How often you clean your purse would depend on your lifestyle. For instance, if you have pets or babies, you may find yourself cleaning your purse more often than a single woman who has more purses than hot dates.

Duberg also suggests that you get into a regular purse cleaning routine to help you fight off those bad germs.

Make cleaning your purse—and everything you carry in it—a weekly practice, suggests Duberg. For leather purses, look for disinfecting wipes that don’t contain bleach or alcohol and wipe down the exterior and interior. Remember to pay special attention to the parts that you touch the most, like handles and straps. As for bags made from cloth, wash them in cool water on a delicate cycle, and add just a bit of baby soap to the machine. This will get the bacteria down to a safer level, says Duberg.



You should also clean off the surfaces of the makeup inside of your bag, and put it in a clean, fresh makeup bag during cleaning operations.

Jason Tetro, a microbiologist and author of the best-selling book The Germ Files told Yahoo! that the best makeup cases and compacts are rest havens for germs too. So pull out those Lysol wipes, and get to work.

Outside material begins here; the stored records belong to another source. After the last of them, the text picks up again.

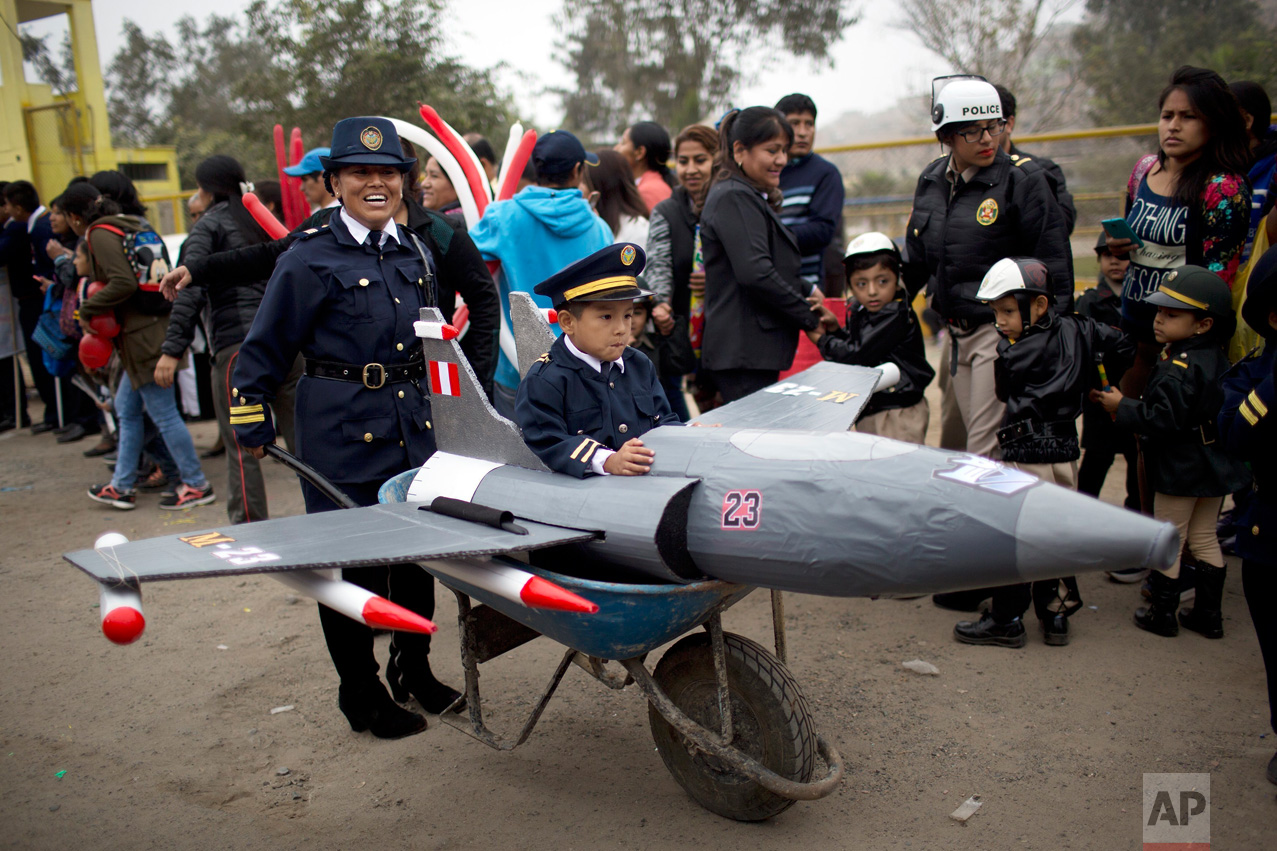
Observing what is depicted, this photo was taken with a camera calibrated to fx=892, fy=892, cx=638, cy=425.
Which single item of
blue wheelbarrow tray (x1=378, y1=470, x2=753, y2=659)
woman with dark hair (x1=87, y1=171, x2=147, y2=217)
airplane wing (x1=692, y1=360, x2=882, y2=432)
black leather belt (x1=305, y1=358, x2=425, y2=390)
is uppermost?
woman with dark hair (x1=87, y1=171, x2=147, y2=217)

“Makeup is a great place for bacterial and fungal growth; there are diagnostic tests to find the most harmful species,” said Tetro. Escherichia coli (E. coli), Candida albicans, Pseudomonas aeruginosa, and Aspergillus niger can cause a variety of irritations and possible infections. 

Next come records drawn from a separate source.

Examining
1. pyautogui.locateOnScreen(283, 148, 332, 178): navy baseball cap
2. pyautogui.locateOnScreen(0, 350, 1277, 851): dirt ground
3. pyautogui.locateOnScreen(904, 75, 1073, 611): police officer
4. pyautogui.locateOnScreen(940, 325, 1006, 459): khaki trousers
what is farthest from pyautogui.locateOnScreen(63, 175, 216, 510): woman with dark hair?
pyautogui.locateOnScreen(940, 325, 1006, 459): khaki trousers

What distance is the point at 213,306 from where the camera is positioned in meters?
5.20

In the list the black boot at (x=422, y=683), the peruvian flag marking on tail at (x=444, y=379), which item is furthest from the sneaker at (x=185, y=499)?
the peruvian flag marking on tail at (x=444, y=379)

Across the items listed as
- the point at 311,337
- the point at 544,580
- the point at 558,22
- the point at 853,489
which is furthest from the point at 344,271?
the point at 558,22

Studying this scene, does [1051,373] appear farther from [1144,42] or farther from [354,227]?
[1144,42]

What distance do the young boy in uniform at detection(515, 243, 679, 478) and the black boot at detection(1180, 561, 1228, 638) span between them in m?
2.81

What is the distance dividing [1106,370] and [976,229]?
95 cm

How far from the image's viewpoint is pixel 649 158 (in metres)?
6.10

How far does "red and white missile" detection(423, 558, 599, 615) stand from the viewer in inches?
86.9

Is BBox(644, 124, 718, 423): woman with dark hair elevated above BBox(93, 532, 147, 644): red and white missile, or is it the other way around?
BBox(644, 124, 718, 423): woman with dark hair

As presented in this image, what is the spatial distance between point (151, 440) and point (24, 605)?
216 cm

Think about all of the times where you picked up your car keys or mobile phone knowing that your hands were filthy. Now think about how many times you've actually disinfected your car keys or phone of bacteria.

The truth is that not many people consider the cleaning of car keys or phones very often, which is dangerous. Keys are phones carry just as many germs as a toilet seat. Tetro said,

“Mobile devices were once considered to be low risk...But recent studies have shown that they can become covered with bacteria and viruses, including pathogens that can cause infections, particularly for those with weakened immune systems."


Whatever you do, don't put food, used tissues, or shoes in your handbag. Just don't do it. Duberg says that each of these items are moist, and creates the perfect environment for bacteria to grow. The best solution is for you to put food, shoes, and used tissues in its own plastic bag before throwing them in your purse.